EXCERPT TO READ:
════

I will say this: If the Church is the body of Christ (it is) and Hebrews 13:8 is true (it is) then the Church should be unchanged and never required a re-formation and that Church should exist today (it does).

I'm not so sure about that. The new testament constantly talks about the church as the bride of Christ, but, since it is full of humans, and taking another analogy, the vine, there are branches that need to be pruned.

THE church exists, and it is us, but most of the various denominations are abominations these days and, yet again, it starts to come down to the individual, as it seems to have always been.

I'm not particularly sold on there needing to be a large, contiguous, samey-same body of followers of Christ.

I love these conversations and I think it's reasonable to hold to what you've just said, especially living in the modern West.

I am certainly not blessed to engage in heavy apologetics... as tempting as it is, but allow me to leave some books that flesh these ideas out. They are pretty easy to get through.

I believe Elder Cleopa is soon to be glorified as a Saint if he hasn't already.

This is what makes me shake me head about the orthodox churches. As if humans can venerate other humans above and beyond others... 😮‍💨

I get it. A lot of the "saints" are pretty amazing people, but... So what?

════

SUPPLIED MATERIAL:
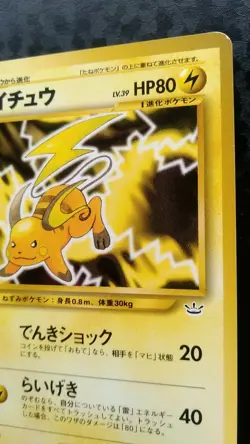 Raichu Pokemon Card Japanese Nintendo Game Rare No. 026 Anime - Image 5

════

REQUIRED WORK:
**A)** Rewrite the paragraph of the passage about the church that begins "I'm not so sure about that" in shorter form, keeping its main facts.
**B)** Reproduce word for word the part of the passage about the church that runs from "I'm not so sure" up to and including "followers of Christ.".

TASK RESULTS:
**A)** I doubt that. The New Testament often calls the church the bride of Christ. But the church is full of humans, so, to use the analogy of the vine, some branches need pruning.

**B)**
I'm not so sure about that. The new testament constantly talks about the church as the bride of Christ, but, since it is full of humans, and taking another analogy, the vine, there are branches that need to be pruned.

THE church exists, and it is us, but most of the various denominations are abominations these days and, yet again, it starts to come down to the individual, as it seems to have always been.

I'm not particularly sold on there needing to be a large, contiguous, samey-same body of followers of Christ.